Excerpted passage section start

Hanoi urged to take deportees
URGENT talks have been sought with Vietnam over its unprecedented refusal to accept back 14 asylum-seekers from Hong Kong who were scheduled to leave on a deportation flight to Hanoi yesterday.
The British Embassy in Hanoi will take up the issue with Vietnamese Foreign Ministry officials as soon as possible at the urging of the Hong Kong Government.
Deputy Secretary for Security Ken Woodhouse said the issue would chiefly be dealt with in Vietnam and 'on a variety of levels'.
In the meantime, the 14 people from two families would be returned to High Island detention centre.
The two families were to have been part of 82 people being deported on flights yesterday and today under the Orderly Repatriation Programme but were removed from the list after Vietnam objected on Tuesday to them being sent back.
It is understood they had been rejected for voluntary repatriation on previous occasions because they were not ethnic Vietnamese.
A total of 33 people left yesterday on a chartered Hercules aircraft at a cost of $1.35 million to be paid for by the Hong Kong and British governments.
The group included six of the 11 people who were removed from a dormitory roof at the High Island detention centre in a two-day operation this week.
They were four women and the two men who slashed themselves on the rooftop.
Both men, who had been placed in straitjackets for their transfer from the Queen Elizabeth Hospital to the airport, were bundled in blankets and carried on to the plane.
Three women were also assisted on but Mr Woodhouse said he was unsure of the reason.
A massive escort of 53 people made up of 44 police officers and support staff such as interpreters accompanied them on the flight - the first Orderly Repatriation Programme flight since March.

Excerpted passage section end
Extracted records section start

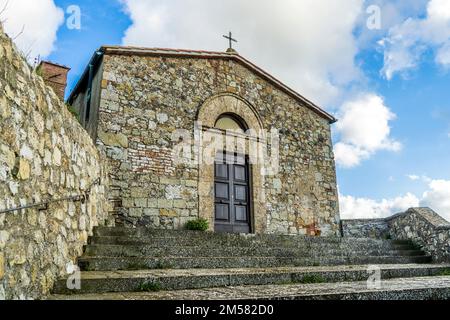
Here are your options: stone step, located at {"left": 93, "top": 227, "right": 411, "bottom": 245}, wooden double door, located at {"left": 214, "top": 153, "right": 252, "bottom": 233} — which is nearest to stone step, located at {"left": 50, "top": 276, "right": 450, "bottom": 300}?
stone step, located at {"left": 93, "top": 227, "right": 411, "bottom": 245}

Extracted records section end
Extracted records section start

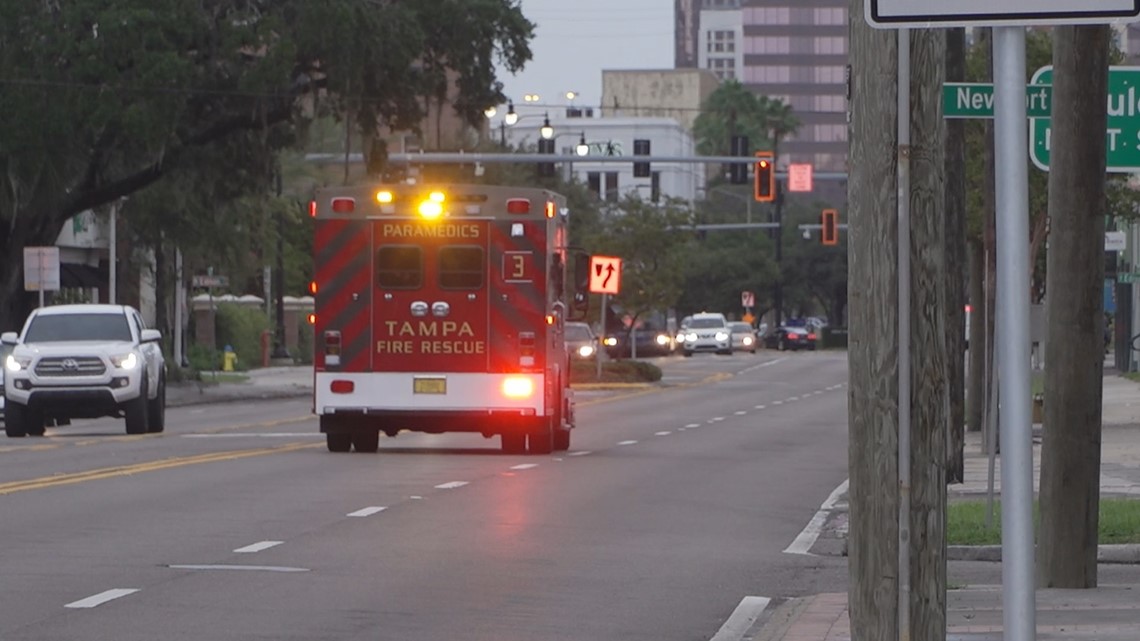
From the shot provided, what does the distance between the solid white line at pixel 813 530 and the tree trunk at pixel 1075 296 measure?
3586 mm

Extracted records section end

:: Using the information ::
[1] Transcribe the deportation article word for word, beginning at the words "The British Embassy" and stopping after "variety of levels'.".
[2] According to the deportation article, what did the chartered Hercules flight cost?
[3] Write the next part of the deportation article, picking up after its final sentence.
The rows have no connection to the deportation article.

:: Answers to the exercise ::
[1]
The British Embassy in Hanoi will take up the issue with Vietnamese Foreign Ministry officials as soon as possible at the urging of the Hong Kong Government.
Deputy Secretary for Security Ken Woodhouse said the issue would chiefly be dealt with in Vietnam and 'on a variety of levels'.

[2] $1.35 million

[3]
A further 33 people are scheduled to depart on a similar flight this morning.
A government spokesman said a total of 228 Vietnamese at High Island had sought medical treatment since the operation at the camp started on Monday. He said 142 of them required treatment.
Six people who were part of a group of 75 who were separated from the main body of the camp population during the operation for putting up resistance remained in isolation last night.
The spokesman said the six had probably been put in a temporary accommodation unit because of concerns that they could cause unrest in the camp.
He was unable to say whether they had injuries.
The Government yesterday refused to give a direct undertaking that people deported this week were not among those with outstanding claims of assault against Correctional Services Department officers arising from the April 7 raid on the Whitehead detention centre.
Meanwhile, British Embassy officials will be seeking to ensure Vietnam's continued acceptance of anyone in Hong Kong camps who is not ethnic Vietnamese.
The embassy refused to comment but the Post understands up to 150 applications from boat people wanting to return are on hold with Vietnam claiming they were never official citizens.